§ Task directions
Copy out the entries below exactly as they stand, but only from the line containing "WOOL-BLEND JACKET" through the line containing "You are receiving".

Collected data
•••

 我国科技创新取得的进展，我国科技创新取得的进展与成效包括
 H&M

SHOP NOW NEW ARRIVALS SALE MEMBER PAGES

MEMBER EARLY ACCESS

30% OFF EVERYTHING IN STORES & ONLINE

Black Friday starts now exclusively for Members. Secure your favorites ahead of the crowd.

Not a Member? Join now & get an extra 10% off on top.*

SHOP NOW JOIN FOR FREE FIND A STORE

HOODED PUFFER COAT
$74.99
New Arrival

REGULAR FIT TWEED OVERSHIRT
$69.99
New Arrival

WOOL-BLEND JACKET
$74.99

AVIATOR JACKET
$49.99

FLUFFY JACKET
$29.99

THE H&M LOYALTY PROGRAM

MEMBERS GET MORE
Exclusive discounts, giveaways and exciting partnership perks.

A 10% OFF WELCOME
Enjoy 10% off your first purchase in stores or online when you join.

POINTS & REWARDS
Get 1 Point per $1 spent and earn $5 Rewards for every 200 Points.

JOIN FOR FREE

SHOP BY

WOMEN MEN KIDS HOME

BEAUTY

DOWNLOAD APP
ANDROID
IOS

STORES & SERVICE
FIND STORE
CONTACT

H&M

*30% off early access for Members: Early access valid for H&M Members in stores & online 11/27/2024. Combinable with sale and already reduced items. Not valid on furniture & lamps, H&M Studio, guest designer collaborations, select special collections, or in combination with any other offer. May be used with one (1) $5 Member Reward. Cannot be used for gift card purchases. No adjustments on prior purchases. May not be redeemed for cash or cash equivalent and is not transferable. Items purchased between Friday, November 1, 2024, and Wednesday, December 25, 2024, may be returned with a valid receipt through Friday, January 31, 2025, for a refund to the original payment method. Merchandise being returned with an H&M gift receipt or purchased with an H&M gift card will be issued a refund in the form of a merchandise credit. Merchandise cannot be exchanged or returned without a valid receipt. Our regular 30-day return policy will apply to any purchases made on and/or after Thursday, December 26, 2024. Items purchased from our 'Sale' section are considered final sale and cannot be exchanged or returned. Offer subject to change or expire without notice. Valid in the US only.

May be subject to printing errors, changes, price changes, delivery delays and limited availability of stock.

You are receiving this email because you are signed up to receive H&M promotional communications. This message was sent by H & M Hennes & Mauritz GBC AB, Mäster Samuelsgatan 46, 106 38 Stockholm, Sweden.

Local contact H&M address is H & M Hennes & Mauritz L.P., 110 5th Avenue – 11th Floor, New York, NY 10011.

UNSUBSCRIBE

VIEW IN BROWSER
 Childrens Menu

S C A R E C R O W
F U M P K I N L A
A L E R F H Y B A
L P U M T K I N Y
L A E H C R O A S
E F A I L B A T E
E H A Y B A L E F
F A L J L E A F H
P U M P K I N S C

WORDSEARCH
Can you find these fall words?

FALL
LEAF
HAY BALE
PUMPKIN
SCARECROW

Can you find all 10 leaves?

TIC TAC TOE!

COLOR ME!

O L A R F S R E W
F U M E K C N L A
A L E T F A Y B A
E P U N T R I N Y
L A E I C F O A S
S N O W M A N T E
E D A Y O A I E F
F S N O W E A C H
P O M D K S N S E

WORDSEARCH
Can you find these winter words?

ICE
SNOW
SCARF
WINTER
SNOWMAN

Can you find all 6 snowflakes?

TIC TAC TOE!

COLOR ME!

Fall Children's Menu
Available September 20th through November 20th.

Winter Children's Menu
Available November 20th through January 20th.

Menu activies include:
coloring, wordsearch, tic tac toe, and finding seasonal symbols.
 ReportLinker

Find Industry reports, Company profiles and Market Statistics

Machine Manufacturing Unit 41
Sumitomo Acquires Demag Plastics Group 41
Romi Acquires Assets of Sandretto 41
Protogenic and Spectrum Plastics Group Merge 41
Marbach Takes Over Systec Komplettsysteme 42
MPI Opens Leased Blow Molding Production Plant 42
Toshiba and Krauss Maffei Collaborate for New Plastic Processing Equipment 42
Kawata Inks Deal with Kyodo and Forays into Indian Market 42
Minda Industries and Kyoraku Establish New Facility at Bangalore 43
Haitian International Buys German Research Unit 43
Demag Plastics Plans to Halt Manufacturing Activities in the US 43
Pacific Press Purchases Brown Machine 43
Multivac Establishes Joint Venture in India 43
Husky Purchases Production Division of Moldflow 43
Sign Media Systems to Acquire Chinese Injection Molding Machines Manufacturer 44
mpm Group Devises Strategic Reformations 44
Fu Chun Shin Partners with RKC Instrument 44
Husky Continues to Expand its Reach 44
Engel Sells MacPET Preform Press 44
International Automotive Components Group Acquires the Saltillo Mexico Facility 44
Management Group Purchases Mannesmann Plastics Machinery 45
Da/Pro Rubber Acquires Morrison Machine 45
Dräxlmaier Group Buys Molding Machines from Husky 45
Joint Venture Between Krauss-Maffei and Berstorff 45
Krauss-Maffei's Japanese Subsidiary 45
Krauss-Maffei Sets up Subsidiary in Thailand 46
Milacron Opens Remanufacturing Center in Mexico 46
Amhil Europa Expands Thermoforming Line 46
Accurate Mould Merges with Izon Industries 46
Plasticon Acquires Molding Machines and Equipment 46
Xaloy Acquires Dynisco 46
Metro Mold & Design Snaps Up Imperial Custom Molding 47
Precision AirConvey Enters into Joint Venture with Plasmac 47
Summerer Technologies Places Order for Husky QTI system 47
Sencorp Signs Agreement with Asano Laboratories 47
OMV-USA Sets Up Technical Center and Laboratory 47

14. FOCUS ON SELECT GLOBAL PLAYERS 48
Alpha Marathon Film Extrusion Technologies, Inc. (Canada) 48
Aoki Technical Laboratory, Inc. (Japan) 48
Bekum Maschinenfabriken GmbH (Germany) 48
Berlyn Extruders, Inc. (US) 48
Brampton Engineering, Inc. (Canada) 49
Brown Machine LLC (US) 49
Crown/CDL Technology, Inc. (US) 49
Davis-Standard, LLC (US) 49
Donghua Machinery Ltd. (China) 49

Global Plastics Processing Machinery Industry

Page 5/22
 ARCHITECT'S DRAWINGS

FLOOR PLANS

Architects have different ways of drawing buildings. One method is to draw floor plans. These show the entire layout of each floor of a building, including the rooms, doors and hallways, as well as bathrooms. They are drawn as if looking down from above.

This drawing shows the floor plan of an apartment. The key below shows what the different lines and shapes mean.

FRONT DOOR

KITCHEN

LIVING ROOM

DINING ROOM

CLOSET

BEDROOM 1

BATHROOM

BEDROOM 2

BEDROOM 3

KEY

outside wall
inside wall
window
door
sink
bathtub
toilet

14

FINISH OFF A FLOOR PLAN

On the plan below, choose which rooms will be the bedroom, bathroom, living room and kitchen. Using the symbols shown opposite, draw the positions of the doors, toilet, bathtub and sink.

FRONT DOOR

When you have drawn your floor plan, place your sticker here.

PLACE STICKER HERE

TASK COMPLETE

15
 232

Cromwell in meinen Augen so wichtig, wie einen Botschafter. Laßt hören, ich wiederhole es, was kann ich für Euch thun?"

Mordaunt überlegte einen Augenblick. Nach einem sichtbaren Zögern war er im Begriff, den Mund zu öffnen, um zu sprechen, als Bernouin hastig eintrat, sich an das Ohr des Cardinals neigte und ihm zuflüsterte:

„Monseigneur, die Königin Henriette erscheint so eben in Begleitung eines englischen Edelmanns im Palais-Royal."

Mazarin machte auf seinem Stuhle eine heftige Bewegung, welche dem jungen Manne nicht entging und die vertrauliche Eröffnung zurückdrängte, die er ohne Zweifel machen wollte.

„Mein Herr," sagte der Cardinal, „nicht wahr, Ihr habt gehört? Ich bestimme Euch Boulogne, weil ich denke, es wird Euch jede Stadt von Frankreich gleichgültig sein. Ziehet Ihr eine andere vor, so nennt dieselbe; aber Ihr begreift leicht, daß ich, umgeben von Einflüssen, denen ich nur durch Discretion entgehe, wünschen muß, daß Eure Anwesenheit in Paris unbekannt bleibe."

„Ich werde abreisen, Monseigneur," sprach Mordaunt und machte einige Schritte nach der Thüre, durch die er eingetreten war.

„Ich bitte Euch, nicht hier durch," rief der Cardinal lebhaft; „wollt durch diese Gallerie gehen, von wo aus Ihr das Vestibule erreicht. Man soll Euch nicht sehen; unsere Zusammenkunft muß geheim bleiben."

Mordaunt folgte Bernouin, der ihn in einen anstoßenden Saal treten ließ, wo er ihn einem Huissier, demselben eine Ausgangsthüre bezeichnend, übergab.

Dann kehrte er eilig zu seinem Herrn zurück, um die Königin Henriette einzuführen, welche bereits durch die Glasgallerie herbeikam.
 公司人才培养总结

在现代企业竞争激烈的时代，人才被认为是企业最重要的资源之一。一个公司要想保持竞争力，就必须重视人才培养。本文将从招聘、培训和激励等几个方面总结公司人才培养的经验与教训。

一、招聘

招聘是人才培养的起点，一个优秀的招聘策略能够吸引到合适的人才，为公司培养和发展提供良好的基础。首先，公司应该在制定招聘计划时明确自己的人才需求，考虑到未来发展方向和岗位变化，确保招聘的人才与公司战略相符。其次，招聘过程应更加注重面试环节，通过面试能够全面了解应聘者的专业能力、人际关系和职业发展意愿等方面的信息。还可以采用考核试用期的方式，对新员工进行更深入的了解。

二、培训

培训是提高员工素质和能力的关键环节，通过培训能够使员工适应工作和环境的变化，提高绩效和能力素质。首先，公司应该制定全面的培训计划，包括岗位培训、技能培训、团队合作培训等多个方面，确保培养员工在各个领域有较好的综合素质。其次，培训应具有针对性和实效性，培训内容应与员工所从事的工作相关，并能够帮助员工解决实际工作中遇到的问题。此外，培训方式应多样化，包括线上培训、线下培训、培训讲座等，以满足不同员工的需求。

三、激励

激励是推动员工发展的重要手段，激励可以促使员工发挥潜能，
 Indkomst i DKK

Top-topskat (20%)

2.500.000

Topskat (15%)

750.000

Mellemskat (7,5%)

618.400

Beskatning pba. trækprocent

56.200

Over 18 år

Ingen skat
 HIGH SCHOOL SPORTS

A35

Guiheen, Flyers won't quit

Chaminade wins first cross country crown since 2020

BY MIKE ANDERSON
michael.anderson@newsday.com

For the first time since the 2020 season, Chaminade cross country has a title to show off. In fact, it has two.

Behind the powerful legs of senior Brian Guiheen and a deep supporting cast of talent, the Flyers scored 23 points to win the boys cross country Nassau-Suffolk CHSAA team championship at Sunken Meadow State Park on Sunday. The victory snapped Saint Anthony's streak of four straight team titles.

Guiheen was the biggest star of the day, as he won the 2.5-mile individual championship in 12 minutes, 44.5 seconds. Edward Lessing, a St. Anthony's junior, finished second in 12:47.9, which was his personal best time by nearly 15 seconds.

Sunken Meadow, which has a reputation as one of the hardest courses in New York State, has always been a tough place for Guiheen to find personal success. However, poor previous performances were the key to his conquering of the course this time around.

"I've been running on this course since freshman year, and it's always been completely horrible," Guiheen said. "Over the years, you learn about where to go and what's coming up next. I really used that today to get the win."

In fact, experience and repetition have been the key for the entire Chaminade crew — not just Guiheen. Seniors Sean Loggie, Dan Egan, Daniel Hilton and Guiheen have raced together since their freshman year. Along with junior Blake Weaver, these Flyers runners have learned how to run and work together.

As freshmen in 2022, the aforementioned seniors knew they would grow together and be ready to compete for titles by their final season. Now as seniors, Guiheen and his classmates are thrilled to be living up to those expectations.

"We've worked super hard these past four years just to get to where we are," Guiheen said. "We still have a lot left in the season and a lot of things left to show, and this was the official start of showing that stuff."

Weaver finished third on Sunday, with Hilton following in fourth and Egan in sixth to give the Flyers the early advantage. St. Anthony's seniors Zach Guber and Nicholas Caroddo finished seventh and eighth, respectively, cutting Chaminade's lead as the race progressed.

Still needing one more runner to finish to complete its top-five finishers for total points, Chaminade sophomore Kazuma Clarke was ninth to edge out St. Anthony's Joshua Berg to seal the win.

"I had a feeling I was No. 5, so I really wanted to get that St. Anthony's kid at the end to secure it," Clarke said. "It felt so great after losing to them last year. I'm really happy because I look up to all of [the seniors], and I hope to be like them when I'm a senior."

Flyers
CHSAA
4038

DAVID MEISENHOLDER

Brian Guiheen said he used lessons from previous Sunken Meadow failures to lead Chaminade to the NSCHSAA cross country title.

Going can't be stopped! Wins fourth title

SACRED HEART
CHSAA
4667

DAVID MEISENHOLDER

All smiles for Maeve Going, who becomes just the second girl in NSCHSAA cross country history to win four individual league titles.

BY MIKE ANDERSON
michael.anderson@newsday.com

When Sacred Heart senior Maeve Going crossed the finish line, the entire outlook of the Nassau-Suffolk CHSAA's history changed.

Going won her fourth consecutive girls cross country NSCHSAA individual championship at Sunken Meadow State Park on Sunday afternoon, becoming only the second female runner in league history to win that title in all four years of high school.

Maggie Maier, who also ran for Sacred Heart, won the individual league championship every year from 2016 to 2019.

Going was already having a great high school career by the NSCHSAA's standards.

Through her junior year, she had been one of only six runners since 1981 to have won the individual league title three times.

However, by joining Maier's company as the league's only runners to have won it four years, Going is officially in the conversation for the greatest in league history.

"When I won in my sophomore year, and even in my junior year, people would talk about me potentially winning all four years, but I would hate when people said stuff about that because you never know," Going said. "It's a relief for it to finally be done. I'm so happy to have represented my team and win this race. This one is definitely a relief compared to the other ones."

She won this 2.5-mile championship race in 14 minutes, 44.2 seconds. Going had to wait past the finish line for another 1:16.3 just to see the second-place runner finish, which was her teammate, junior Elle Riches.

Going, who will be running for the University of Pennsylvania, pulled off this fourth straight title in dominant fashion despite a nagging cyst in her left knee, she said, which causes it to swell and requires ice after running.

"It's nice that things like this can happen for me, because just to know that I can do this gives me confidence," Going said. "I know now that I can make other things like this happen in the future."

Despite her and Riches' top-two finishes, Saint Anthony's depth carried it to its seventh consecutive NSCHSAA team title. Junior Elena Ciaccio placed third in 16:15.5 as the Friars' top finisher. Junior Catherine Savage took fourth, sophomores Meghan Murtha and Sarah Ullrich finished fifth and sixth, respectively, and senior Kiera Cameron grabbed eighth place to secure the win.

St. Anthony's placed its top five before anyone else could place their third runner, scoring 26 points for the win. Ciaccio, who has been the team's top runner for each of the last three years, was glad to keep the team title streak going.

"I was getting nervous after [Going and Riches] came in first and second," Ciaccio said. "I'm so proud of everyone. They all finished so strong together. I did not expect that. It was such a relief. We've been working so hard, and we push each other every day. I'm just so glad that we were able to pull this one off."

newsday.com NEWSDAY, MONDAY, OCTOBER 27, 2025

•••

§ Response
WOOL-BLEND JACKET
$74.99

AVIATOR JACKET
$49.99

FLUFFY JACKET
$29.99

THE H&M LOYALTY PROGRAM

MEMBERS GET MORE
Exclusive discounts, giveaways and exciting partnership perks.

A 10% OFF WELCOME
Enjoy 10% off your first purchase in stores or online when you join.

POINTS & REWARDS
Get 1 Point per $1 spent and earn $5 Rewards for every 200 Points.

JOIN FOR FREE

SHOP BY

WOMEN MEN KIDS HOME

BEAUTY

DOWNLOAD APP
ANDROID
IOS

STORES & SERVICE
FIND STORE
CONTACT

H&M

*30% off early access for Members: Early access valid for H&M Members in stores & online 11/27/2024. Combinable with sale and already reduced items. Not valid on furniture & lamps, H&M Studio, guest designer collaborations, select special collections, or in combination with any other offer. May be used with one (1) $5 Member Reward. Cannot be used for gift card purchases. No adjustments on prior purchases. May not be redeemed for cash or cash equivalent and is not transferable. Items purchased between Friday, November 1, 2024, and Wednesday, December 25, 2024, may be returned with a valid receipt through Friday, January 31, 2025, for a refund to the original payment method. Merchandise being returned with an H&M gift receipt or purchased with an H&M gift card will be issued a refund in the form of a merchandise credit. Merchandise cannot be exchanged or returned without a valid receipt. Our regular 30-day return policy will apply to any purchases made on and/or after Thursday, December 26, 2024. Items purchased from our 'Sale' section are considered final sale and cannot be exchanged or returned. Offer subject to change or expire without notice. Valid in the US only.

May be subject to printing errors, changes, price changes, delivery delays and limited availability of stock.

You are receiving this email because you are signed up to receive H&M promotional communications. This message was sent by H & M Hennes & Mauritz GBC AB, Mäster Samuelsgatan 46, 106 38 Stockholm, Sweden.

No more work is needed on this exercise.